26.06.2013, 12:17 Uhr
Der brandenburgische Ministerpräsident und sein Nachfolger? Ein Sprecher aus der SPD-Bundestagfraktion dementiert.
(Foto: picture alliance / dpa)
Wie gut geht es Matthias Platzeck? Nach seinem Schlaganfall leidet der SPD-Politiker noch immer unter einem leichten Linksdrall. Es gibt Zweifel, dass der Ministerpräsident seinem Job noch gewachsen ist. Die Suche nach einem Nachfolger läuft offenbar bereits. Dabei fällt der Name Frank-Walter Steinmeier.

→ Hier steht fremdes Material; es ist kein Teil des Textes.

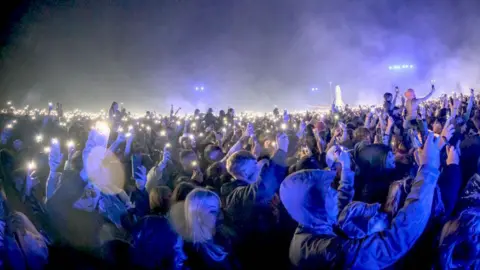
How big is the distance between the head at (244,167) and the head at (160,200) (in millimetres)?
675

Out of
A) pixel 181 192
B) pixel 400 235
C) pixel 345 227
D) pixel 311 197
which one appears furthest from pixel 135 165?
pixel 400 235

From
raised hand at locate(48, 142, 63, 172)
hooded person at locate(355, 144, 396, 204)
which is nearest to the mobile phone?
raised hand at locate(48, 142, 63, 172)

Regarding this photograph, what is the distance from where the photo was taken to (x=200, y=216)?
2762mm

Frank-Walter Steinmeier, Peer Steinbrück und Matthias Platzeck fühlen sich sichtlich wohl. Beim SPD-Sommerfest in Potsdam haben sie die Krawatte schon abgelegt, als sie sich zufrieden zuprosten. Der Kanzlerkandidat, der Fraktionschef und der brandenburgische Ministerpräsident: Die Rollen sind an diesem 14. Juni noch klar verteilt. An diesem Freitag ist die Welt noch in Ordnung. Drei Tage später ist sie es nicht mehr.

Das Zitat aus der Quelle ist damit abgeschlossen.